L'Europe phosphore sur les "crédits nature"

Une entreprise privée pourrait-elle financer un agriculteur s'il protège les oiseaux ou plante des arbres ? L'Union européenne vient d'entamer une réflexion sur des "crédits nature" aux contours encore flous, et cette financiarisation de la biodiversité inquiète les ONG.

Aujourd'hui, "on peut gagner beaucoup d'argent en rasant une forêt, mais pas en plantant une nouvelle et en la laissant vieillir", a déploré lundi, depuis Berlin, la commissaire européenne à l'environnement Jessika Roswall, plaidant pour donner un "prix" à la nature préservée.

Vingt ans après le lancement des "crédits carbone" qui avaient déjà suscité leur lot de polémiques, Bruxelles recherche cette fois des financements alternatifs pour protéger les écosystèmes. 

A ce stade, l'exécutif n'a rien mis de concret sur la table mais la réflexion est engagée dans le sillage d'une table ronde fin avril avec des représentants des agriculteurs, des banques et des organisations environnementales.

"Les fonds publics ne suffiront pas", a souligné Mme Roswall lundi. "Les entreprises veulent contribuer au financement de la nature" et "les agriculteurs, les forestiers et les organismes de protection de la nature s'intéressent de plus en plus" aux investisseurs extérieurs.

Bruxelles s'inspire de projets pilotes en Finlande, en France ou en Estonie, où une initiative est en cours pour récompenser financièrement des propriétaires forestiers s'ils gèrent plus durablement leurs parcelles. 

L'idée est de certifier des actions considérées comme vertueuses pour les écosystèmes. Puis de créer un marché permettant aux entreprises d'acheter des "crédits nature", afin de financer les projets concernés. Comme il existe depuis 2005 un marché des crédits carbone, qui monétisent les tonnes de CO2 absorbées ou non-émises.

**TRAVAIL DEMANDÉ**
Dans l'article sur les crédits nature, quels sont tous les pays où se trouvent les projets pilotes dont Bruxelles s'inspire ? Le matériel qui suit n'a aucun rapport avec l'article sur les crédits nature.

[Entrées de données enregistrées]

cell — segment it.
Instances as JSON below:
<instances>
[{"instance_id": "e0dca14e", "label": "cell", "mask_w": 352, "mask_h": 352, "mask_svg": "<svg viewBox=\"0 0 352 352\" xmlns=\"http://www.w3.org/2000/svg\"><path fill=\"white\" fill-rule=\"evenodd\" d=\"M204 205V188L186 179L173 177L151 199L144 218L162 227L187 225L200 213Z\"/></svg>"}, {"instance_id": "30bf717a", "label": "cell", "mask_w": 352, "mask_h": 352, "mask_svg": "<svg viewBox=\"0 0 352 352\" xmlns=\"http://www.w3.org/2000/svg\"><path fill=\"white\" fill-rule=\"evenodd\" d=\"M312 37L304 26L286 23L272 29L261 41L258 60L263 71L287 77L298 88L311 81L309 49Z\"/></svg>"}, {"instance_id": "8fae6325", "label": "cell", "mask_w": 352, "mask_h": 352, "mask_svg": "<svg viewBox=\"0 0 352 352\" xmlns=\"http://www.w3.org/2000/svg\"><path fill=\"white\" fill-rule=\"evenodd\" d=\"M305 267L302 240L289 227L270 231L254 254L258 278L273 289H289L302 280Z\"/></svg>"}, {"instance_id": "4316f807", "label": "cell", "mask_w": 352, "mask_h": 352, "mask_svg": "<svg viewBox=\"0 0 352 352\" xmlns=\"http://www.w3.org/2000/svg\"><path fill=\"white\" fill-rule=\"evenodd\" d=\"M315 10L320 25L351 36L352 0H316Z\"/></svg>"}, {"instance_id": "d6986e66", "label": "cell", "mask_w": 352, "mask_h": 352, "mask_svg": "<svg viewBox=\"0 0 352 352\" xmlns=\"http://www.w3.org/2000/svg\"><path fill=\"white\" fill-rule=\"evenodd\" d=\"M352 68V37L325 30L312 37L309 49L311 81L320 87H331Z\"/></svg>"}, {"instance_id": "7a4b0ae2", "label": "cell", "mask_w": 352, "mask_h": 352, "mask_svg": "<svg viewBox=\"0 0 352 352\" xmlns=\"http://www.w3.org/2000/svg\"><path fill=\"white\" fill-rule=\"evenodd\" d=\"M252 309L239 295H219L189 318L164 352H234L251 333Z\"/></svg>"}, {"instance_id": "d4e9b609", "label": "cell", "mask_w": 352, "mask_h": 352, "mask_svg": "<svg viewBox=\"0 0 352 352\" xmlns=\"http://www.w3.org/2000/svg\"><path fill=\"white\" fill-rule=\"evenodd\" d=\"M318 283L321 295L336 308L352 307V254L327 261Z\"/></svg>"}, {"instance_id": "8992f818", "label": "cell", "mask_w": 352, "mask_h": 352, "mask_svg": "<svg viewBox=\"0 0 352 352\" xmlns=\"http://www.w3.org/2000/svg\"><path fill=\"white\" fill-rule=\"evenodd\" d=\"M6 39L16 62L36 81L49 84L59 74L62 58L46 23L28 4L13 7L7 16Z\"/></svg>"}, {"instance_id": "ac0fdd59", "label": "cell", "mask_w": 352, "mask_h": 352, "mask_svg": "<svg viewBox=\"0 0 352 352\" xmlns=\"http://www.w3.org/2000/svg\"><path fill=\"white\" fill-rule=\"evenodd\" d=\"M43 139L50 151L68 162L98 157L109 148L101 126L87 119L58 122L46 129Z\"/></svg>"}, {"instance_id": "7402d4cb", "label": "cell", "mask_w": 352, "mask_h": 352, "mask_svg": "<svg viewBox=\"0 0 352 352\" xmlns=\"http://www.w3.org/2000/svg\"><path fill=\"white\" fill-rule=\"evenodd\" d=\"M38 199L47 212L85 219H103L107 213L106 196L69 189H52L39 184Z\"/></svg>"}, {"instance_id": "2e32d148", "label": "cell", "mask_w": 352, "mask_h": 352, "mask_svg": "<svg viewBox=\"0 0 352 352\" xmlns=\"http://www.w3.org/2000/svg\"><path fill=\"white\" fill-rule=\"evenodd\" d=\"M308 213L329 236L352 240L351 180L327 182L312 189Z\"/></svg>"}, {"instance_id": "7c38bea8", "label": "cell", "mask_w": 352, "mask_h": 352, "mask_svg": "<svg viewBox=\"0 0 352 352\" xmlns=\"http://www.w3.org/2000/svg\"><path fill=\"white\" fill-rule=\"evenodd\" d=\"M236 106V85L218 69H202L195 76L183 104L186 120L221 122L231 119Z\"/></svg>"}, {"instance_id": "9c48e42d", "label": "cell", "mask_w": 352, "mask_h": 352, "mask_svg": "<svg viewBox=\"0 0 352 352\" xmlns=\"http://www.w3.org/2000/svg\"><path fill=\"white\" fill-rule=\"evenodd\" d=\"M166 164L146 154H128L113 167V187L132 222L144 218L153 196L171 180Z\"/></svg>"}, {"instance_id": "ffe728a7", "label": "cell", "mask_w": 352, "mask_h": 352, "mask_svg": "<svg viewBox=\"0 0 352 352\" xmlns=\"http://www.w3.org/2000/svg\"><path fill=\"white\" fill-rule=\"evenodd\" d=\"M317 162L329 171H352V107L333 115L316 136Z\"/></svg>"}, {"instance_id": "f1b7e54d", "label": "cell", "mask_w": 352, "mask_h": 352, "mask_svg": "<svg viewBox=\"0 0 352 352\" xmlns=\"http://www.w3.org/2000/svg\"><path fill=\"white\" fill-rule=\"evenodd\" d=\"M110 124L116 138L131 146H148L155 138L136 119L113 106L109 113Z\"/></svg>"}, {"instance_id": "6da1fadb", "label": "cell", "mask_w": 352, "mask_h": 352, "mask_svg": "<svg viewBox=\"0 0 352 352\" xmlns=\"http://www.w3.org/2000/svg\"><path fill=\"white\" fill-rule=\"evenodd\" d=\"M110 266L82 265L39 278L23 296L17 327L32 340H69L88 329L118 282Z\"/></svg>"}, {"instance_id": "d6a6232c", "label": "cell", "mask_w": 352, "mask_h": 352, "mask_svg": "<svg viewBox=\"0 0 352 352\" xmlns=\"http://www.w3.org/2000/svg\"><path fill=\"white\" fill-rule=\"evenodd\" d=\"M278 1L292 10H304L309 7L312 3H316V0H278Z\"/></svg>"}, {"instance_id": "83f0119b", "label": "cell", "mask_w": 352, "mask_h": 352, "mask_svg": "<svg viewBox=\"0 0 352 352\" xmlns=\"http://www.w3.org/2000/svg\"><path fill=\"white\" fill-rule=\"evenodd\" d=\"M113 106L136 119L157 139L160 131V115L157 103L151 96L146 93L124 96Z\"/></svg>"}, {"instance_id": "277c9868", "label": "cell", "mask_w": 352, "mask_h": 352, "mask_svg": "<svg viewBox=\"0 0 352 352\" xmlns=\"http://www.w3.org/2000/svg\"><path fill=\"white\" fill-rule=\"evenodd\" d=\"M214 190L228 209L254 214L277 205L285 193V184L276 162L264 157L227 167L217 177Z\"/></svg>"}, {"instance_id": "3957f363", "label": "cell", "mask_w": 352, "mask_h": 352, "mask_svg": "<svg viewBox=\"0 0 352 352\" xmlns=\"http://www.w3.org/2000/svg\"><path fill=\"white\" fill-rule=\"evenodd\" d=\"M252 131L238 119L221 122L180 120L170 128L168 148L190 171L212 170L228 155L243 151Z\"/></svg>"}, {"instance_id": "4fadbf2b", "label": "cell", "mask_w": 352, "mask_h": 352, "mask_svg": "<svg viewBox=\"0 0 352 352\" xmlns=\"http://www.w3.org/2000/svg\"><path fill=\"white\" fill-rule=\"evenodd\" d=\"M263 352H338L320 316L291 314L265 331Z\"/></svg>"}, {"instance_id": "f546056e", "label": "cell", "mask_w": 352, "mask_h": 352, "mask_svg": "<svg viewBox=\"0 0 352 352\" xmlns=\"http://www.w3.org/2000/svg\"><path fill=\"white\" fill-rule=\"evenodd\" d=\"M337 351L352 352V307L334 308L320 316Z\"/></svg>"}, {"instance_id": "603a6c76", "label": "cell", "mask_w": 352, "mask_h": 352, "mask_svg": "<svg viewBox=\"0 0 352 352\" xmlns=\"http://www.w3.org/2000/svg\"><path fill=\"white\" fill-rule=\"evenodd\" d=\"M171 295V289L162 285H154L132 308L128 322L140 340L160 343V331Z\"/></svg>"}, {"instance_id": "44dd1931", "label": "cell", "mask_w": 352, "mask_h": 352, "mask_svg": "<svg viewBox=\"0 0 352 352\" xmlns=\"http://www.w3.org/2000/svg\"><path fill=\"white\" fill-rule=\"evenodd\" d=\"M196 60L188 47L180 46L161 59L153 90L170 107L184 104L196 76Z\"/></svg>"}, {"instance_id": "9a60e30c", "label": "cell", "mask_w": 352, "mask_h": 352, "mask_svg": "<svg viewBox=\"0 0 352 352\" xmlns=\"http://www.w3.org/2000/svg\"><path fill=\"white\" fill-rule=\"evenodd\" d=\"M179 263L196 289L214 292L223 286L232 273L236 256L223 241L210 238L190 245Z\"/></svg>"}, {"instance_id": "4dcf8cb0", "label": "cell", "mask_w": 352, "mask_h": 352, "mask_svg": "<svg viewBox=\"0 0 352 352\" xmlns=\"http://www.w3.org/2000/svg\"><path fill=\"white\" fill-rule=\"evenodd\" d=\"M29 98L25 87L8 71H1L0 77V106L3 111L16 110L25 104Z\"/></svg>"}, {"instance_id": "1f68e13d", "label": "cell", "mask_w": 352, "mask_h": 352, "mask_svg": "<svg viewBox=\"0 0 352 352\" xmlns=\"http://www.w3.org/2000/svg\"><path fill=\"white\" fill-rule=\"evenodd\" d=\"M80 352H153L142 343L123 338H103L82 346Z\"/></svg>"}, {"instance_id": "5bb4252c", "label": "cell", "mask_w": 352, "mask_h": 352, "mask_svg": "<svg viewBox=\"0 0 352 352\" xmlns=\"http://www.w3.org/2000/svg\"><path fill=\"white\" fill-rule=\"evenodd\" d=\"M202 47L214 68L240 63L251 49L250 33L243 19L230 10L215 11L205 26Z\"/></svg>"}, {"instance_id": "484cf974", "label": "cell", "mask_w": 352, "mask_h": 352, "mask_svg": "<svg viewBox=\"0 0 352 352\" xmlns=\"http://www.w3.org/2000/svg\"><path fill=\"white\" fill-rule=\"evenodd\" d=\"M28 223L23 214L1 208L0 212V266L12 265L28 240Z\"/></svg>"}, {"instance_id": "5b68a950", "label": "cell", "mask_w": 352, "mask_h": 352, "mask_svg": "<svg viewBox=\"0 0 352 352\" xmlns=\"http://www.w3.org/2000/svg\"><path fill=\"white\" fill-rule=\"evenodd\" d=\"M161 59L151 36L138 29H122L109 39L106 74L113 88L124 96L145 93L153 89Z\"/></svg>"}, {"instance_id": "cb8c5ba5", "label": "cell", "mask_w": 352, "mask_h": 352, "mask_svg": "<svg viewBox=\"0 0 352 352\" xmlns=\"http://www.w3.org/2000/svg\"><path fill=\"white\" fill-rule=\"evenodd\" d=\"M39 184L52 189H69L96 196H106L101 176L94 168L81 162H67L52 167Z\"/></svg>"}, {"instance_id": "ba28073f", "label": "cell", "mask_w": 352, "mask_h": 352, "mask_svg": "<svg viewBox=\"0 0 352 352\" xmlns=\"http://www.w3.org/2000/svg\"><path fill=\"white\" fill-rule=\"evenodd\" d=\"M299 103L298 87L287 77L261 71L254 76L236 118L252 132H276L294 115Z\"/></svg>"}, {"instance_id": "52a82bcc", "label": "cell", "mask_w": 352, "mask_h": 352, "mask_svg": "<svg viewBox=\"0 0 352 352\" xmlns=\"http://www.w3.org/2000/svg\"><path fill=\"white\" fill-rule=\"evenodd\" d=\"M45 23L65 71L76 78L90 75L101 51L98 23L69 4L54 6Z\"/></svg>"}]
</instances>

**RÉSULTAT**
Finlande, France, Estonie